## Records shown

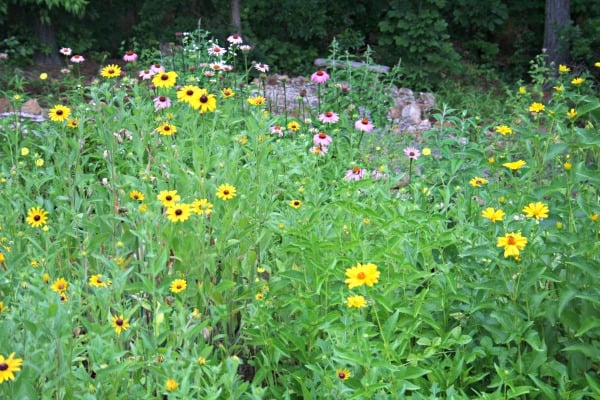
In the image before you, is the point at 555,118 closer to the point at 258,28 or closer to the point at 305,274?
the point at 305,274

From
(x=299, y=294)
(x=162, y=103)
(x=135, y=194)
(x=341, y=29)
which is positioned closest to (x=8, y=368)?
(x=299, y=294)

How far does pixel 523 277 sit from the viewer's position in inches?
94.7

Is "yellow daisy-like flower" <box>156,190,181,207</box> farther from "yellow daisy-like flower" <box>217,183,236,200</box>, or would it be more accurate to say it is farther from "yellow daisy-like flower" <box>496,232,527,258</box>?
"yellow daisy-like flower" <box>496,232,527,258</box>

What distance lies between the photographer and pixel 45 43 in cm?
952

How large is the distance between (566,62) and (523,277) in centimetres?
755

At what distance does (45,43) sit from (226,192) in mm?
7406

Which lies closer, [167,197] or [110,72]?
[167,197]

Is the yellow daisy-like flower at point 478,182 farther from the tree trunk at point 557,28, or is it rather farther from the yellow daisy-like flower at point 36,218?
the tree trunk at point 557,28

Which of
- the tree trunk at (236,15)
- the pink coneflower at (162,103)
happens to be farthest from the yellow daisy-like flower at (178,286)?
the tree trunk at (236,15)

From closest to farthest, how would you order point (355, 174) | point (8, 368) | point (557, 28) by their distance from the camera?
point (8, 368) → point (355, 174) → point (557, 28)

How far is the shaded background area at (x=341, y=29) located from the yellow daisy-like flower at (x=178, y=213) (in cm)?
618

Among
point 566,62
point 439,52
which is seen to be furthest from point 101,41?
point 566,62

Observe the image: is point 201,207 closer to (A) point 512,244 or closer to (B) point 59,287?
(B) point 59,287

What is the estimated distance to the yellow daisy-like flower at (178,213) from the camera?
2.56m
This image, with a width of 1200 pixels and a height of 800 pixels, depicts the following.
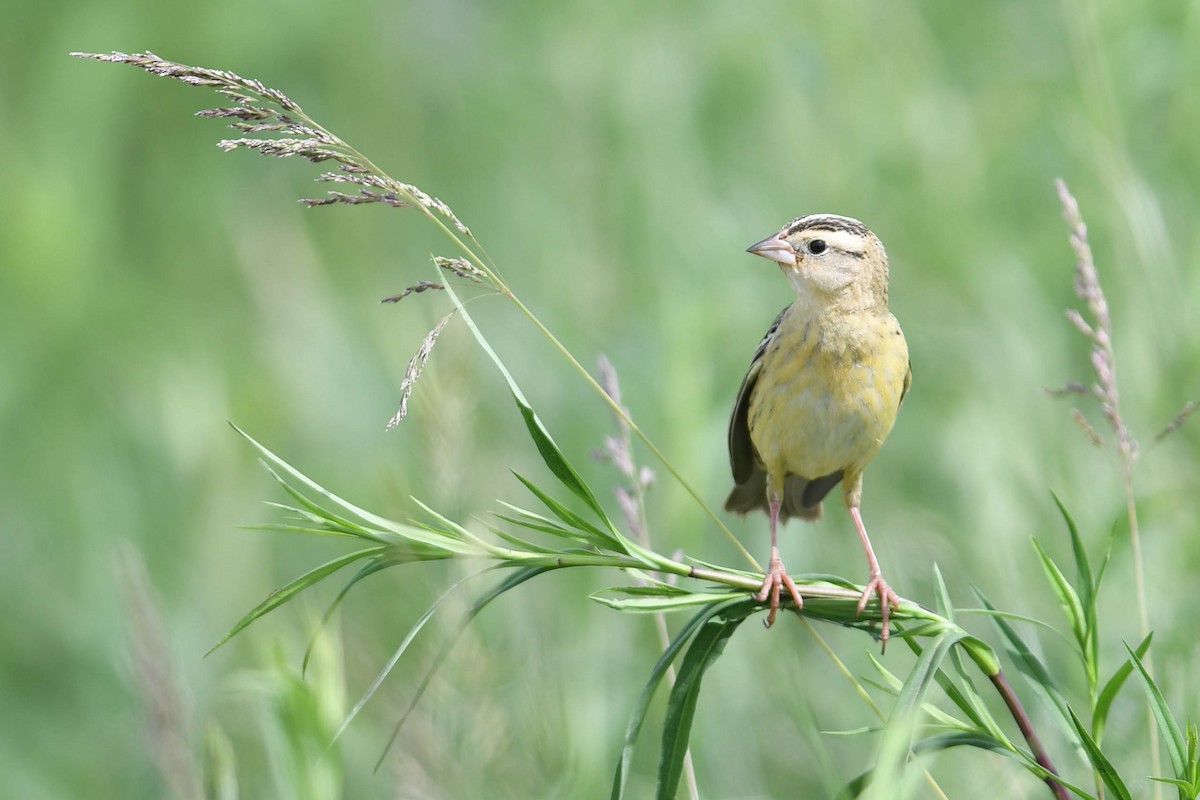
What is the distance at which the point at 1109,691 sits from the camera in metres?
2.42

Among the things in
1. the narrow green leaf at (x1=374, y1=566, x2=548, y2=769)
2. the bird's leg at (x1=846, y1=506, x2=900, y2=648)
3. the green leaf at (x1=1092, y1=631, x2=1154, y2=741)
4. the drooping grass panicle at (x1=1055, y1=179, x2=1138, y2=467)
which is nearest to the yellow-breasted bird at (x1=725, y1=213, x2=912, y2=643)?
the bird's leg at (x1=846, y1=506, x2=900, y2=648)

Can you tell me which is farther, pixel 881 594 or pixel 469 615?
pixel 881 594

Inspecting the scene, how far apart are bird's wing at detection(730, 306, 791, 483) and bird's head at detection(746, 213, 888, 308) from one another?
18cm

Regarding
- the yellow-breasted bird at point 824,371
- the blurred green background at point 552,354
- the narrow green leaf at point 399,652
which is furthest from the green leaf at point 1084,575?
the yellow-breasted bird at point 824,371

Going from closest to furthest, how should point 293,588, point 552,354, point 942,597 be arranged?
1. point 293,588
2. point 942,597
3. point 552,354

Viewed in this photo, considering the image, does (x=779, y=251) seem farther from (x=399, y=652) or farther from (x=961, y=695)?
(x=399, y=652)

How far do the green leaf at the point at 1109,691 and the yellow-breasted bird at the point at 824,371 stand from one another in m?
1.56

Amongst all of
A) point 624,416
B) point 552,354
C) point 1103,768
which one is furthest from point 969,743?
point 552,354

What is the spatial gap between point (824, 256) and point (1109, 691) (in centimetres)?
213

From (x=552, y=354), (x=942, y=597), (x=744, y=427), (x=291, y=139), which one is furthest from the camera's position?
(x=552, y=354)

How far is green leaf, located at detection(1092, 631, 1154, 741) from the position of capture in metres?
2.36

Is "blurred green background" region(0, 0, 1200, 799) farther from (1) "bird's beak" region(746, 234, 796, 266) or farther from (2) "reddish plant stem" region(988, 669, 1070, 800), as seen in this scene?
(2) "reddish plant stem" region(988, 669, 1070, 800)

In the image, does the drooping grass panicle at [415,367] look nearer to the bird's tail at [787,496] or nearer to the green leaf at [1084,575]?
the green leaf at [1084,575]

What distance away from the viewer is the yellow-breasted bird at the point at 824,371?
422cm
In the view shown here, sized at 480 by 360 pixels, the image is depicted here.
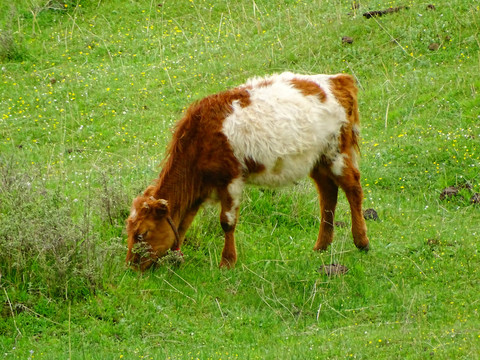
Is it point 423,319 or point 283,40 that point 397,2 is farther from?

## Short problem
Rewrite all of the items above with every "photographer" replaced by "camera operator", leaving everything else unchanged and leaving out the pictures.

## Completed task
In the image before you, is the point at 555,118 closer to the point at 258,28 or closer to the point at 305,274?
the point at 305,274

From
(x=299, y=294)
(x=162, y=103)
(x=135, y=194)
(x=341, y=29)
which is positioned closest to (x=8, y=368)?
(x=299, y=294)

How far does pixel 523 277 sit from the viewer's position in inches?
94.7

Is "yellow daisy-like flower" <box>156,190,181,207</box> farther from "yellow daisy-like flower" <box>217,183,236,200</box>, or would it be more accurate to say it is farther from "yellow daisy-like flower" <box>496,232,527,258</box>?
"yellow daisy-like flower" <box>496,232,527,258</box>

What distance lies between the camera operator and pixel 45 43 in cm?
952

How large is the distance between (566,62) and (523,277) in centimetres?
755

At what distance does (45,43) sit from (226,192) in mm?
7406

Which lies closer, [167,197] or [110,72]?
[167,197]

Is the yellow daisy-like flower at point 478,182 farther from the tree trunk at point 557,28, or is it rather farther from the yellow daisy-like flower at point 36,218?
the tree trunk at point 557,28

Which of
- the tree trunk at (236,15)
- the pink coneflower at (162,103)
happens to be farthest from the yellow daisy-like flower at (178,286)?
the tree trunk at (236,15)

From closest to farthest, how would you order point (355, 174) | point (8, 368) | point (557, 28) by their distance from the camera?
point (8, 368) → point (355, 174) → point (557, 28)

How far is the shaded background area at (x=341, y=29) located from the yellow daisy-like flower at (x=178, y=213) (in cm)?
618

Among
point 566,62
point 439,52
which is seen to be furthest from point 101,41?
point 566,62

Observe the image: is point 201,207 closer to (A) point 512,244 or closer to (B) point 59,287?
(B) point 59,287

What is the estimated distance to the yellow daisy-like flower at (178,213) from the camera?
2.56m
This image, with a width of 1200 pixels and a height of 800 pixels, depicts the following.
What is the distance at which the point at 1109,691 sits from the camera in metres?
2.42

Among the things in
1. the narrow green leaf at (x1=374, y1=566, x2=548, y2=769)
2. the bird's leg at (x1=846, y1=506, x2=900, y2=648)
3. the green leaf at (x1=1092, y1=631, x2=1154, y2=741)
4. the drooping grass panicle at (x1=1055, y1=179, x2=1138, y2=467)
which is nearest to the yellow-breasted bird at (x1=725, y1=213, x2=912, y2=643)?
the bird's leg at (x1=846, y1=506, x2=900, y2=648)

Can you tell me which is farther, pixel 881 594 or pixel 469 615?
pixel 881 594

Inspecting the scene, how far apart are bird's wing at detection(730, 306, 791, 483) and bird's head at detection(746, 213, 888, 308) from one another?
18cm

Regarding
- the yellow-breasted bird at point 824,371
- the blurred green background at point 552,354
- the narrow green leaf at point 399,652
which is furthest from the green leaf at point 1084,575?
the yellow-breasted bird at point 824,371

Going from closest to furthest, how should point 293,588, point 552,354, point 942,597 be arranged?
1. point 293,588
2. point 942,597
3. point 552,354

Viewed in this photo, considering the image, does (x=779, y=251) seem farther from (x=399, y=652) or farther from (x=961, y=695)?
(x=399, y=652)

How far do the green leaf at the point at 1109,691 and the yellow-breasted bird at the point at 824,371 stand from one another in m?
1.56

Amongst all of
A) point 624,416
B) point 552,354
C) point 1103,768
which one is furthest from point 969,743?
point 552,354

What is the spatial gap between point (824, 256) and point (1109, 691) (in centimetres)?
213

From (x=552, y=354), (x=942, y=597), (x=744, y=427), (x=291, y=139), which one is furthest from the camera's position?
(x=552, y=354)

How far is green leaf, located at detection(1092, 631, 1154, 741) from the position of capture in metres?
2.36

Is "blurred green background" region(0, 0, 1200, 799) farther from (1) "bird's beak" region(746, 234, 796, 266) or farther from (2) "reddish plant stem" region(988, 669, 1070, 800), as seen in this scene?
(2) "reddish plant stem" region(988, 669, 1070, 800)

In the image, does the drooping grass panicle at [415,367] look nearer to the bird's tail at [787,496] or nearer to the green leaf at [1084,575]?
the green leaf at [1084,575]

What distance away from the viewer is the yellow-breasted bird at the point at 824,371?
422cm
In the view shown here, sized at 480 by 360 pixels, the image is depicted here.
Is it point 423,319 or point 283,40 that point 397,2 is farther from?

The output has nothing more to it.